HEADLINE

No. 3 Texas begins final Big 12 season at Baylor

Field Level Media

September 19, 2023 at 6:22 pm.

No. 3 Texas will begin its final trip through the Big 12 Conference when it squares off against rival Baylor on Saturday night in Waco, Texas, in the league opener for both teams.

The Longhorns (3-0), along with Oklahoma, are leaving the Big 12 to join the Southeastern Conference in 2024. That makes Texas, if it wasn’t already, the team every conference opponent loves to hate and longs to beat.

But this year’s Longhorns team is perhaps the best since 2009 and is looking to go 4-0 for the first time since 2012. Texas is the only team in the nation that’s won three games against FBS teams that went to bowls last season.

“We understand the environment we’re walking into, and we can’t be fearful of that — we have to embrace it,” Texas coach Steve Sarkisian said. “Now more than ever there will be ‘Horns down,’ now more than ever there is ‘who cares about Texas — let’s take one more shot at them on the way out.’

“So we can’t sit there and be a punching bag. We got to walk in there and be in attack mode.”

Texas’ latest win was last Saturday’s 31-10 decision at home over Wyoming in which the Longhorns scored three unanswered touchdowns in the first six-plus minutes of the fourth quarter to quell the Cowboys’ upset bid.

The Longhorns did enough to win and survive their hangover from winning at then-No. 4 Alabama on Sept. 9, with Quinn Ewers passing for 131 yards and two TDs and running 5 yards for a third score. Jonathon Brooks ran for a career-best 164 yards on 21 carries and Jerrin Thompson had a 27-yard pick-six to assure the victory.

It was enough for the AP Poll voters to move Texas up a notch in the rankings.

Baylor (1-2, 0-0) will play the final contest of a four-game homestand to begin the year. The Bears garnered their first win of the season when they hammered Long Island University 30-7 last Saturday. Dawson Pendergrass ran for 111 yards and a touchdown and Richard Reese added 82 yards rushing and two scores on just 12 carries.

Baylor amassed 270 rushing yards on 48 carries, racking up more running plays than Long Island, an FCS school, had in total (43). Baylor quarterback Sawyer Robertson, making his second career start, passed for 113 yards and a touchdown in the win, which snapped a six-game losing streak dating to last season.

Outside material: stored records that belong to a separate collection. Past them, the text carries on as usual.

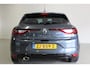 Renault Megane 1.3 TCe Bose | NAVIGATIE | PDC-A | SFEER | CRUISE | 17'LMV | KEYLESS | MULTISENS | CLIMA |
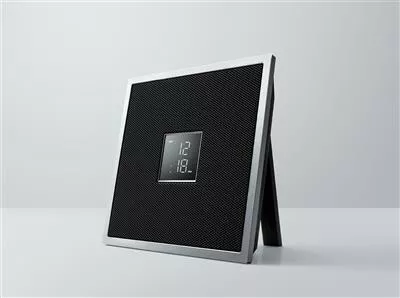 isx-18d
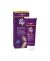 Biosline ultra prep crema snellente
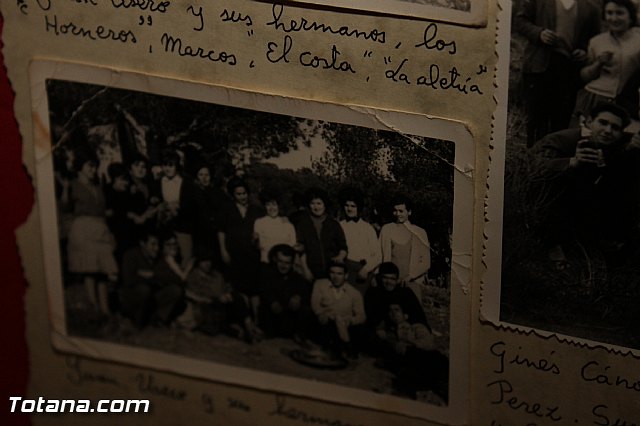 Concurso de dibujo y artes plsticas 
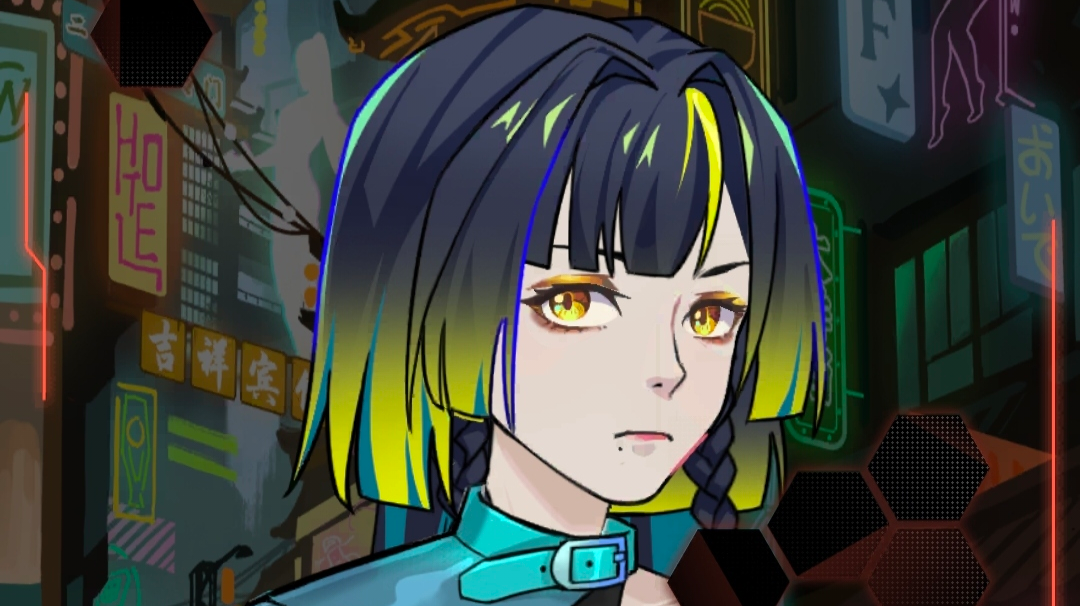 大概算明白遗产税了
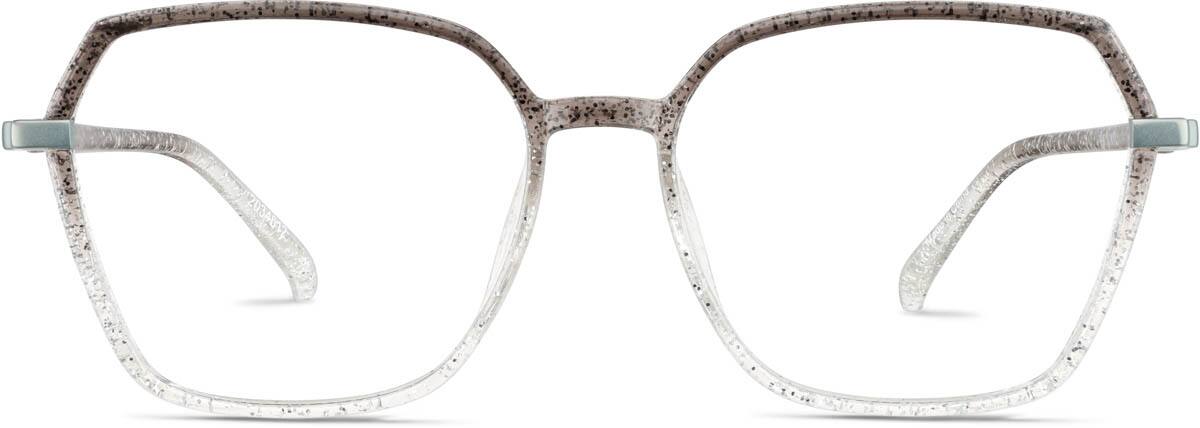 Order Page | Zenni Optical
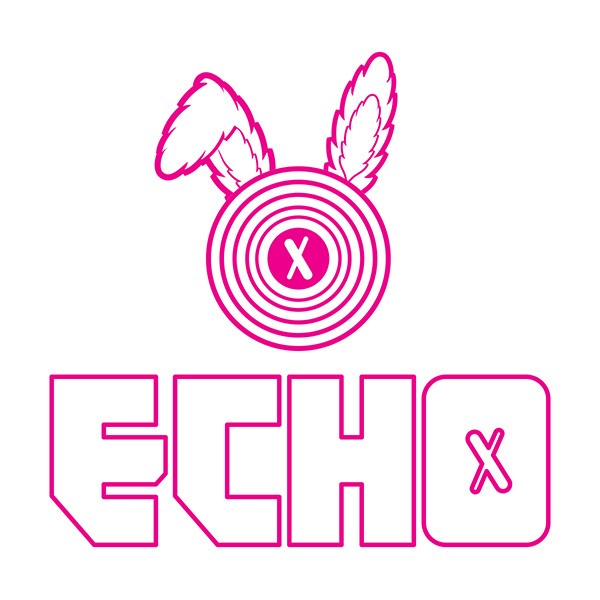 Echo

“I think the execution part was the best it’s been this past Saturday,” Baylor coach Dave Aranda said Monday. “Now, to have this heavier lift, so to speak, and to play well versus Texas, we’re going to need better execution.”

Robertson again will be under center as Blake Shapen is set to miss his third game with an MCL injury suffered in the season-opening loss to Texas State.

Saturday’s matchup between Texas and Baylor will be the 113th meeting between the schools. It will be the 52nd meeting in Waco, where the Longhorns own a 31-18-2 advantage. The only schools Texas has played more than Baylor are Texas A&M (118) and Oklahoma (118) — with those rivalries continuing as conference foes in the SEC.

Don’t think for a minute Baylor won’t give the Longhorns their best shot.

“I can’t tell you how many times this offseason I heard, ‘Dave, just win this one game (the Texas game),'” Aranda said. “That has been brought up to me multiple times.”